### Records for processing
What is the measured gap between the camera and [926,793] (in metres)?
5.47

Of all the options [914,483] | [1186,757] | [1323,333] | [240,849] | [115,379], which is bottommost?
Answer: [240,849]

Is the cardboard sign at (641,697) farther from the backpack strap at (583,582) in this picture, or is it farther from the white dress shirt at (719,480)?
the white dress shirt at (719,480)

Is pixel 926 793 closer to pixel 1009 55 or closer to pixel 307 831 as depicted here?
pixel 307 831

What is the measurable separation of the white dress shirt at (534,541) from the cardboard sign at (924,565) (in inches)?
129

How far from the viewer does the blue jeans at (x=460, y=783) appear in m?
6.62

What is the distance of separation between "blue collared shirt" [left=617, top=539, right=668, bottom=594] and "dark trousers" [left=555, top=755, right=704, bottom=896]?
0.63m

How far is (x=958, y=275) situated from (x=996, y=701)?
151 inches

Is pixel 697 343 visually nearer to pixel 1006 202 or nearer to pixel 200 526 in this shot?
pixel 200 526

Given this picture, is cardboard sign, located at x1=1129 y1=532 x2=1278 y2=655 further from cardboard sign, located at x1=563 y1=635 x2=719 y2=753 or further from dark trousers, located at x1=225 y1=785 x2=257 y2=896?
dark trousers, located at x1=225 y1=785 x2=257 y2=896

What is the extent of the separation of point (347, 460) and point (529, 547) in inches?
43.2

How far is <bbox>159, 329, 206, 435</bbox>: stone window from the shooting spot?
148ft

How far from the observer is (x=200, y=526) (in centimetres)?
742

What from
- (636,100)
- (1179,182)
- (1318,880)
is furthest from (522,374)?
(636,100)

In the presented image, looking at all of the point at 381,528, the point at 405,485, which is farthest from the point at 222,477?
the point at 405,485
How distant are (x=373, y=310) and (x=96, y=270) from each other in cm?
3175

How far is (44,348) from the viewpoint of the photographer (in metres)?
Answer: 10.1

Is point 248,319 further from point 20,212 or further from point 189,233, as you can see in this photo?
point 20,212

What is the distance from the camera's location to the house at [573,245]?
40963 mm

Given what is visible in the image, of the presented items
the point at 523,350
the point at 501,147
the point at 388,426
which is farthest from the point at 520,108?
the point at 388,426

### Task requirements
Turn the part of the material that opens with the line containing "How distant are" and closes with the line containing "Answer: 10.1", both included, into a Markdown table with the columns Row and Line. Number each line in Row, put its text in Line, and leave out blank lines.

### Solution for this exercise
| Row | Line |
|---|---|
| 1 | How distant are (x=373, y=310) and (x=96, y=270) from each other in cm? |
| 2 | 3175 |
| 3 | How far is (44,348) from the viewpoint of the photographer (in metres)? |
| 4 | Answer: 10.1 |